- **Work instructions**
Extend the article on the Howard County speed camera debate, beginning right after its final sentence.

- **Source text**
-.-.-

Debate over speed cameras in Howard County continues
The Baltimore Sun reports that speeding cameras could soon spread throughout more of the state. Specifically, Howard County could soon have the cameras around schools in the area.
County Executive Ken Ulman is in support of the measure, which would start off slowly and then grow if the school zone cameras proved effective. Proven effectiveness would mean that drivers stop speeding around area schools.
According to sources, research was done before the camera proposal was made in the county. The study reportedly found that two-thirds of drivers exceeded the posted speed limits around Howard County private and public schools.
If the County Council approves the proposal, two van-mounted speeding cameras will be located around each county school starting next year. Proponents of the cameras argue that students will be kept safer and accidents prevented.

-.-.-

[Scene question records]
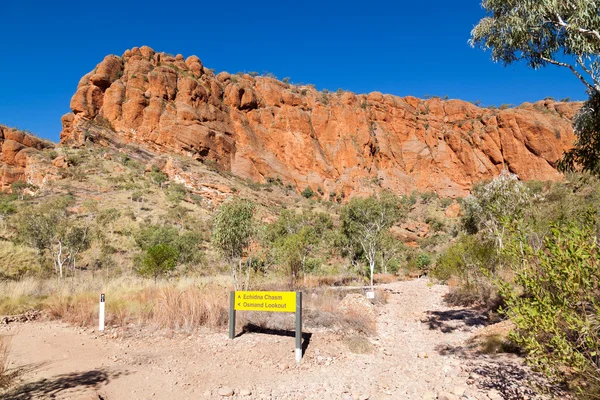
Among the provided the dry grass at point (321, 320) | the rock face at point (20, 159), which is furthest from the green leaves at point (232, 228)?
the rock face at point (20, 159)

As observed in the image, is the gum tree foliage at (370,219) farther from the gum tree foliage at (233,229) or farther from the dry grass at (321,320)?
the dry grass at (321,320)

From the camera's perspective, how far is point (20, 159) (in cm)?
4922

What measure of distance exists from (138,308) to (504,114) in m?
81.2

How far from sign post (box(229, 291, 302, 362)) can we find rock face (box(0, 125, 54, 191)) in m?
41.1

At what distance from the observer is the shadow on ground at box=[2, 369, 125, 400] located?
408cm

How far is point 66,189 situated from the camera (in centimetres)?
3466

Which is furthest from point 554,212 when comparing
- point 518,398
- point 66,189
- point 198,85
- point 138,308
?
point 198,85

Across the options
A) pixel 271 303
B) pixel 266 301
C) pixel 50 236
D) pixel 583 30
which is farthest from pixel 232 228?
pixel 50 236

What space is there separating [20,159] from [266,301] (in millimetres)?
59248

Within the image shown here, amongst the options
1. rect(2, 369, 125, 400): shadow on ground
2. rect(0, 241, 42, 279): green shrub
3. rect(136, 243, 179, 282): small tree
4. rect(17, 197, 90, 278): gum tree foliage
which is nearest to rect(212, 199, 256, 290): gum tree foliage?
rect(136, 243, 179, 282): small tree

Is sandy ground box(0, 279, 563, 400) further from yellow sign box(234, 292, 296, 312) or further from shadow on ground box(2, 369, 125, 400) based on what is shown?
yellow sign box(234, 292, 296, 312)

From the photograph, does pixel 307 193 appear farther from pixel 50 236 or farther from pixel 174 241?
pixel 50 236

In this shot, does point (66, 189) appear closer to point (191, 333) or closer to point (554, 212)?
point (191, 333)

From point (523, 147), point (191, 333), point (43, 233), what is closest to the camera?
point (191, 333)
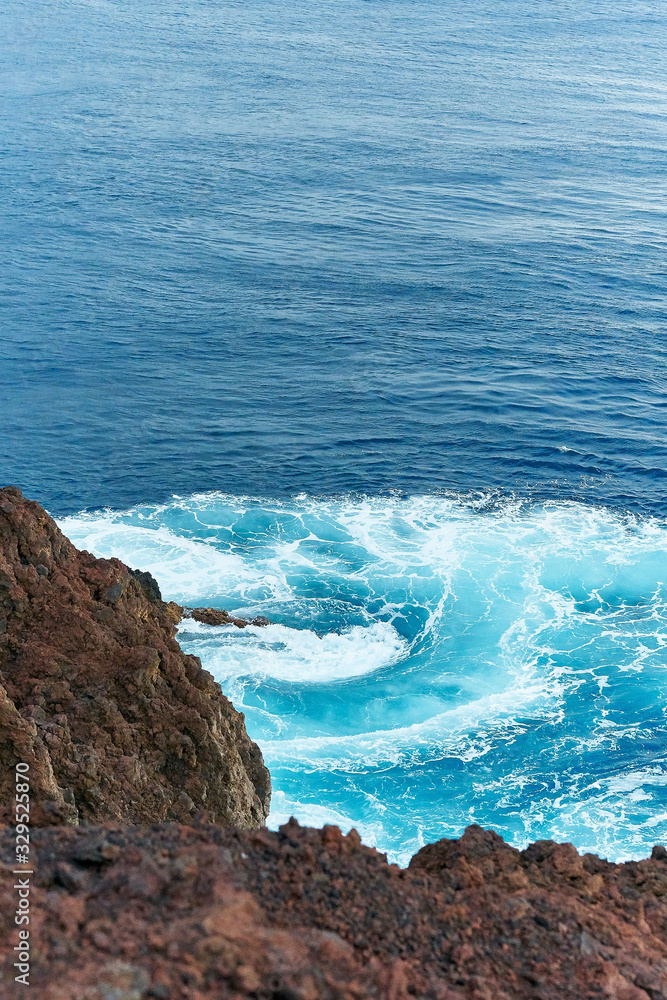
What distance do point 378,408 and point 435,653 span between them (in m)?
23.0

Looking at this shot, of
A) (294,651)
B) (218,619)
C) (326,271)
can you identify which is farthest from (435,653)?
(326,271)

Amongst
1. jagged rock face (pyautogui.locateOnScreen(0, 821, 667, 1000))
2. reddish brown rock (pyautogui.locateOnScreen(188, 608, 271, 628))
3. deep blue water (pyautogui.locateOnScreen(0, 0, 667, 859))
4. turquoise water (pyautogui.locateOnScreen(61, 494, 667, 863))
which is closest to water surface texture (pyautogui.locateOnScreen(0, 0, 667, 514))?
deep blue water (pyautogui.locateOnScreen(0, 0, 667, 859))

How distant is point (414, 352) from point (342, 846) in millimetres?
55312

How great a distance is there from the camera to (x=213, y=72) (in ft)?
431

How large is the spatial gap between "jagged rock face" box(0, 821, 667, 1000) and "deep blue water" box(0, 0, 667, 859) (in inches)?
707

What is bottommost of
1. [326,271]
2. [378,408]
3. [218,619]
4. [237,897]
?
[237,897]

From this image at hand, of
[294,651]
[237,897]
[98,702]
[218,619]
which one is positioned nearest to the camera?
[237,897]

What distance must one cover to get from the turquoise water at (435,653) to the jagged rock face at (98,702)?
10676 millimetres

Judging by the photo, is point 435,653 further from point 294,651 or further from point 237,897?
point 237,897

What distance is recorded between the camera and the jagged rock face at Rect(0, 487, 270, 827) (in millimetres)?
20250

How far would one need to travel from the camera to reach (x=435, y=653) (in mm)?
42594

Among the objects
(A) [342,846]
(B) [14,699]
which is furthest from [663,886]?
(B) [14,699]

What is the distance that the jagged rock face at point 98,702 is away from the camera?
2025 centimetres

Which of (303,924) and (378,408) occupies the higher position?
(378,408)
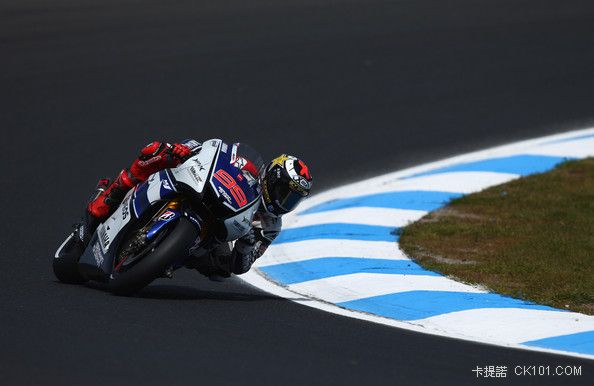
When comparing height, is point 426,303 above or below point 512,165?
below

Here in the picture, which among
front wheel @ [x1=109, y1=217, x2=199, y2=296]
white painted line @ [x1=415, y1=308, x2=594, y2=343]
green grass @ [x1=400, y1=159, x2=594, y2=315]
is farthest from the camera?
green grass @ [x1=400, y1=159, x2=594, y2=315]

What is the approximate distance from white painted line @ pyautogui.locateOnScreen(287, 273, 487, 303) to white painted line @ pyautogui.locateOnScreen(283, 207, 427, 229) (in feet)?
5.00

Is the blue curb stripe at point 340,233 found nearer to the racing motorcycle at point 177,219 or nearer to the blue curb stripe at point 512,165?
the blue curb stripe at point 512,165

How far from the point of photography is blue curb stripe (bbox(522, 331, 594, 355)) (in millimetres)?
6992

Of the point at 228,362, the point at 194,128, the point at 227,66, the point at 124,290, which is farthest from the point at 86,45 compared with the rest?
the point at 228,362

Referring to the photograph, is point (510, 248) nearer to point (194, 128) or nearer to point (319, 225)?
point (319, 225)

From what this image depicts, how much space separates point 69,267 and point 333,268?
1937 mm

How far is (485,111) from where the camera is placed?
1377 cm

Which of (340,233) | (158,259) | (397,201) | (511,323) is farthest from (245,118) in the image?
(511,323)

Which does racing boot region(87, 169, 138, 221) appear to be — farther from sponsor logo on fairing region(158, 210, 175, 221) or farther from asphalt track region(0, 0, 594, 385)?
sponsor logo on fairing region(158, 210, 175, 221)

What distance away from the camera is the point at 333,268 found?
357 inches

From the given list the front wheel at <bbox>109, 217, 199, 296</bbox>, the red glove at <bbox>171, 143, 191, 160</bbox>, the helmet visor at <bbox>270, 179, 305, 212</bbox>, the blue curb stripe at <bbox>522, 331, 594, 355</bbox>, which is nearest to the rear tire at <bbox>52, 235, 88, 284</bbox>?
the front wheel at <bbox>109, 217, 199, 296</bbox>

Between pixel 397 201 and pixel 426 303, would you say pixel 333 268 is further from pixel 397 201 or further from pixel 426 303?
pixel 397 201

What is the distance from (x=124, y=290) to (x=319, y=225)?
9.60ft
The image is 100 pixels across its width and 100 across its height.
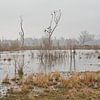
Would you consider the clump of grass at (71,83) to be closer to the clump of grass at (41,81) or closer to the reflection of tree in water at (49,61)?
the clump of grass at (41,81)

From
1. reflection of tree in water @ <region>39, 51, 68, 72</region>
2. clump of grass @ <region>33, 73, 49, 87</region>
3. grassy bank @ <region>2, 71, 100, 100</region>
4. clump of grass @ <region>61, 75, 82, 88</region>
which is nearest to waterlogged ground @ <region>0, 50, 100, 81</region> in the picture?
reflection of tree in water @ <region>39, 51, 68, 72</region>

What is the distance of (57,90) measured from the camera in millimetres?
9867

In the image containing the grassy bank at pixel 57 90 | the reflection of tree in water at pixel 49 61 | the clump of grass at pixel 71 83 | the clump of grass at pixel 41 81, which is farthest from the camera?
the reflection of tree in water at pixel 49 61

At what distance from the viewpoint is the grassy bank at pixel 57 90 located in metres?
8.52

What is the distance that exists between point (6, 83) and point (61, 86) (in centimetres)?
288

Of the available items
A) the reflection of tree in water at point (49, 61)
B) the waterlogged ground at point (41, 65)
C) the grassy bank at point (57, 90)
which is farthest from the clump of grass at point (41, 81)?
the reflection of tree in water at point (49, 61)

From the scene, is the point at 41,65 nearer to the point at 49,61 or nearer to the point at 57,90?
the point at 49,61

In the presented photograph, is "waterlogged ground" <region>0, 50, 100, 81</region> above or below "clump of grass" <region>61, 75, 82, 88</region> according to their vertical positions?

-.-.-

- **Exercise result**
But critics of the proposed measure doubt that safety is the only goal of the cameras. Speeders will undoubtedly have to pay traffic tickets, meaning that the cameras would be a convenient source of revenue for the county.
The Baltimore Sun also shares one critic’s argument that the cameras could make school zones more dangerous. When drivers see officers or speeding cameras, many tend to slam their feet on the brakes. If that happens in school zones, more collisions could occur and put kids at risk of injury.
What do you think about Ulman’s proposal? Would school zones be safer? And if so, would that improvement be enough to warrant what could be many owed traffic tickets?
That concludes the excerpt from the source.